*What the exercise asks:* Give back, unaltered, the lines from the one with "Last Second Chance: The" to the end of the material, omitting pictures.

*The data:*
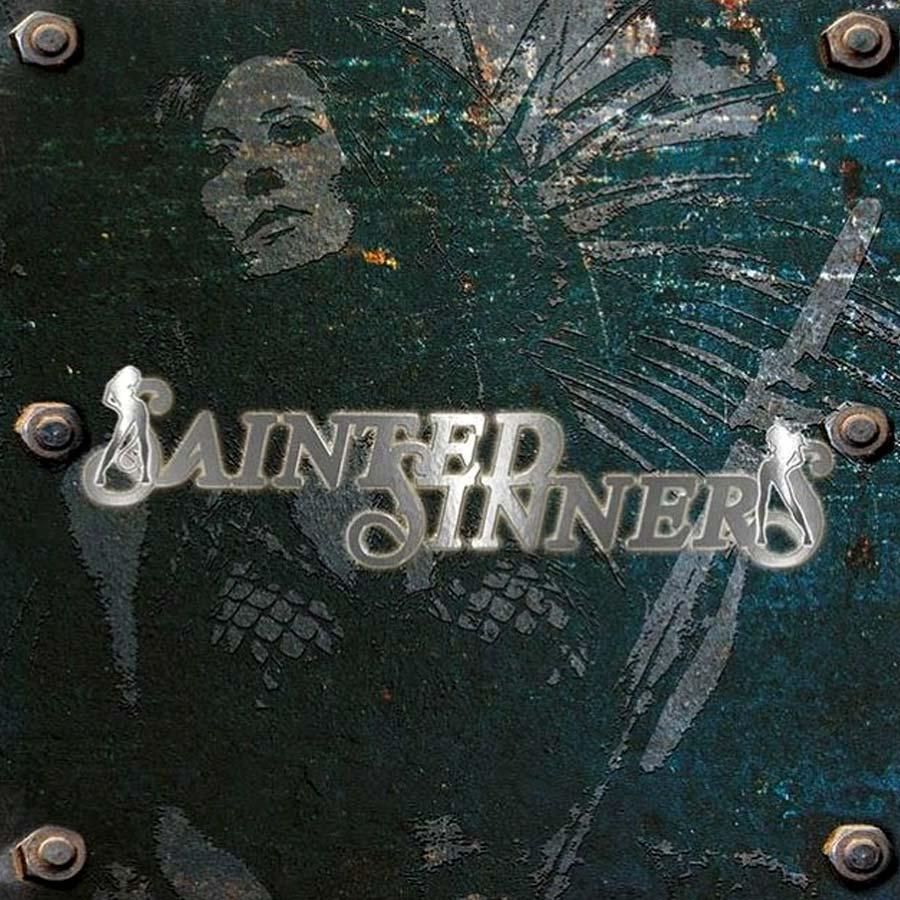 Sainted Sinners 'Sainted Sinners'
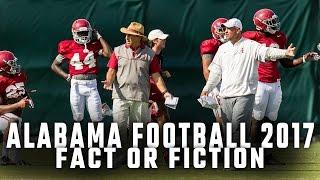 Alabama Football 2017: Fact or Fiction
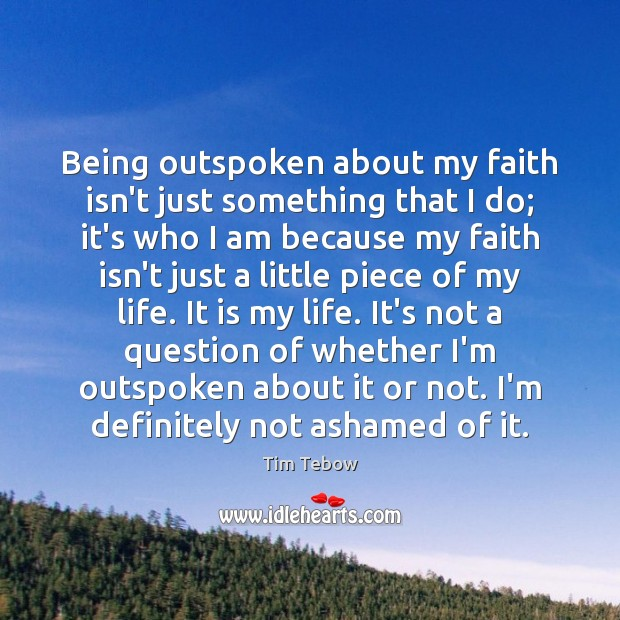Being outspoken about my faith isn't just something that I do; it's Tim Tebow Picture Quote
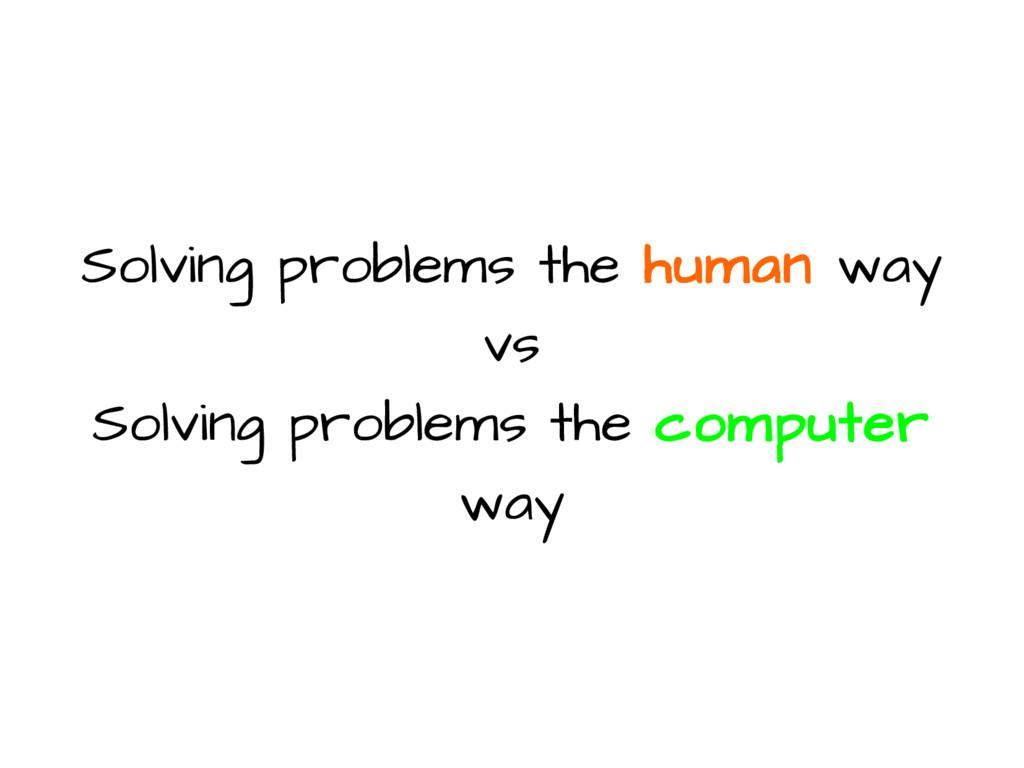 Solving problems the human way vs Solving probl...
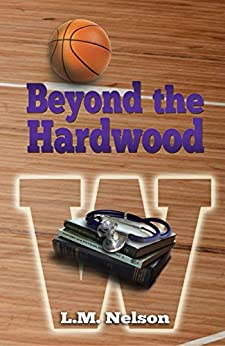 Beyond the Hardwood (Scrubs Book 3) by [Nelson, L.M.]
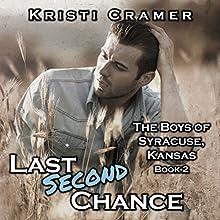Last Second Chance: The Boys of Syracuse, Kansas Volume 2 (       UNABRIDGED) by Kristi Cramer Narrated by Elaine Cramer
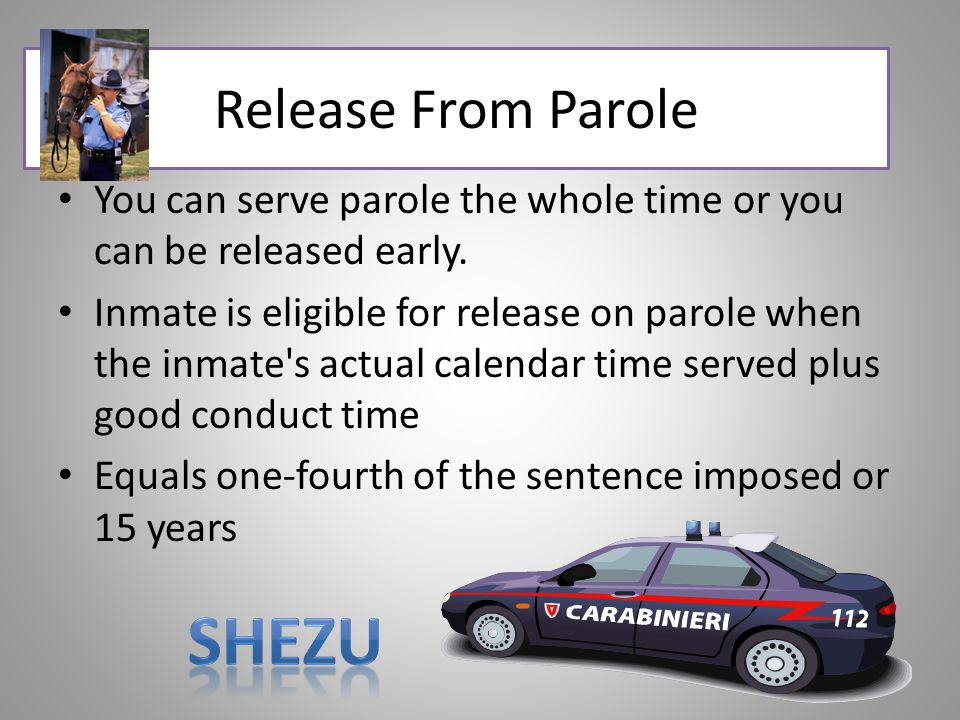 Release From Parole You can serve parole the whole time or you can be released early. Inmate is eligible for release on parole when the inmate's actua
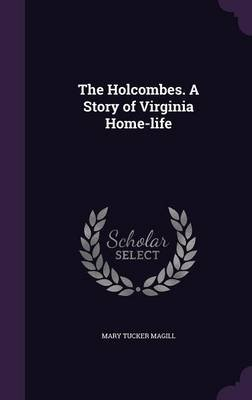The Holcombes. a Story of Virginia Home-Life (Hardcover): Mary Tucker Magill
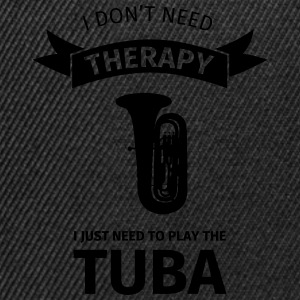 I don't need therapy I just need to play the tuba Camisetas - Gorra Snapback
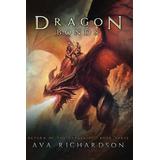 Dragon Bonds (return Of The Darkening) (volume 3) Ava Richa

*Answer to this problem:*
Last Second Chance: The Boys of Syracuse, Kansas Volume 2 (       UNABRIDGED) by Kristi Cramer Narrated by Elaine Cramer
 Release From Parole You can serve parole the whole time or you can be released early. Inmate is eligible for release on parole when the inmate's actua
The Holcombes. a Story of Virginia Home-Life (Hardcover): Mary Tucker Magill
 I don't need therapy I just need to play the tuba Camisetas - Gorra Snapback
 Dragon Bonds (return Of The Darkening) (volume 3) Ava Richa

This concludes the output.